Voyage to Cythera
My heart is like a bird going on a sea voyage to find utter joy,
the way a well-intentioned yet anemic adolescent
pins a corsage through the paper nipple of his warped drawing
of a young, freckled nude. And just like this,
I, myself, radiate that sun-filled madness.
So I must ask you, Felix, as we approach
the island Cythera together on our funky canoe,
why it is that if I feel so light and airy, Cythera is so dismal?
As we paddle closer to the shore, the salt-
encrusted crows, sonic warnings, caw and caw,
and as I dip my bare feet into the weepy waters,
and pull our boat to shore I hear, from the distant
center of the island, the mud-caked
yodeling of ancient men and women.
Walking toward the center of Cythera,
down its one path, whose dust chokes me,
I see a sad procession of headless lovers,
a few of them beating on tattered tambourines.
As the music grows more intense,
I find a scraggly pine tree to hide behind…and just in time!
For behold these ghosts and their queen, Aphrodite,
that terrible beauty with her obsessed face,
who leads the procession towards the town square.
Behold the ghosts who circle before her.
If you have never seen a procession
of ghosts kneeling before their queen,
then you have lived a life without trouble.
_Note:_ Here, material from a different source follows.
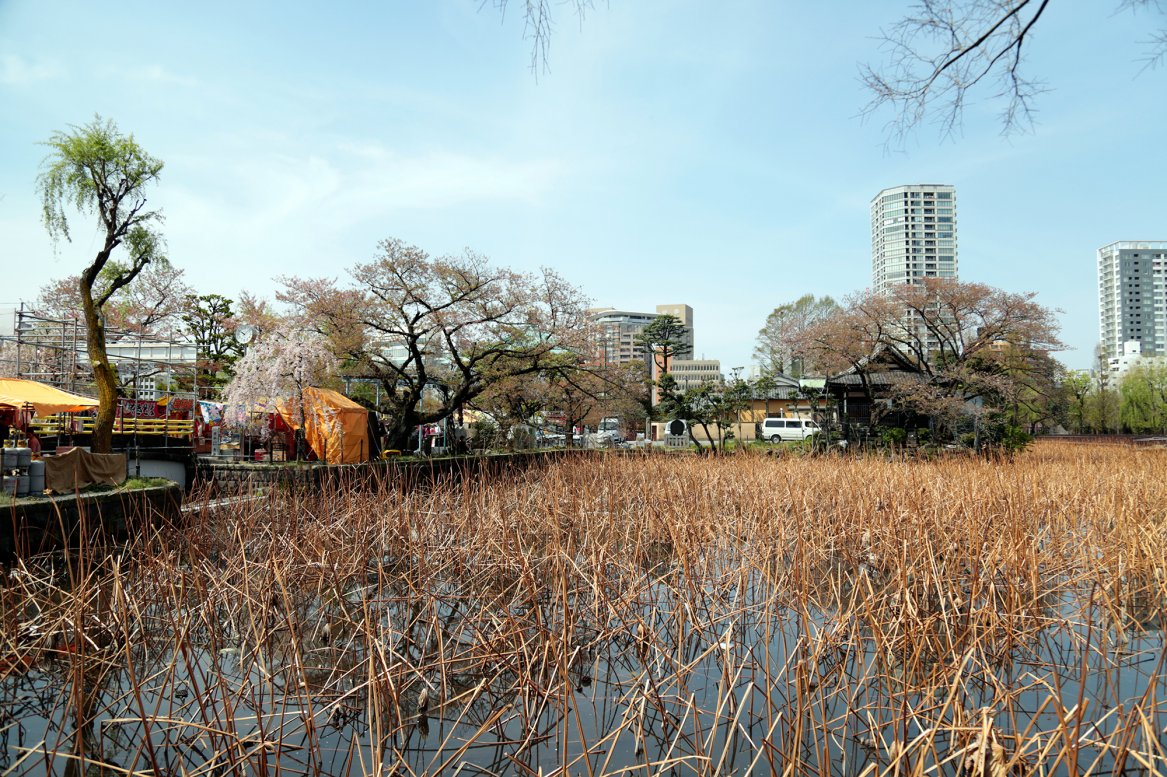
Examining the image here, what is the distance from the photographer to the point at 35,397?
10578mm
In a sudden state of horror, I turned back
and, Felix, brother, guide, companion, father,
mother, sister, Virgil, everything— you were gone!
Alone here? Could this be true? To suffer
the terror of abandonment? How shall I return
to any green place, lush with tropical plants?
How shall I return to Oberlin, Ohio,
to my basement where I keep the drawings
of Claire Madonna Smith, that innocent high school girl I love?
For this is not an island of dreams
but rather an island of suffocating nectars that
drip from overgrown, deranged flowers.
God, not this island, this weapon of illusions!
Never did I think I could be its singular, living,
object, the center of its circle of nothingness.
I was holding onto a branch of the pine
and it broke and the noise of the crack
caught the queen’s attention. She looked at
me and I could now see that her eyes were
two endless black holes full of other black
holes full of decimals full of numerals
full of crystals full of dominos and land.
She began to walk toward me and the blood
in my body spilled into the holes
that were her eyes and the holes that were
not her eyes and the holes that were society
and the holes that were not society and in that moment
I realized that I was Cythera’s one luscious corpse,
Aphrodite’s vibrant victim hanging
upside down from a half-dead tree.
I couldn’t even taste the vomit in my mouth
as the ghosts surrounded me but Felix,
I forced myself to look
at the dirt of the earth which was now beyond
the sky whose soft scent of carnations and salt
grew tighter around my neck while Aphrodite, like a bird,
whispered into my dead ear, “The only thing
I ever wanted was to share my island with you.”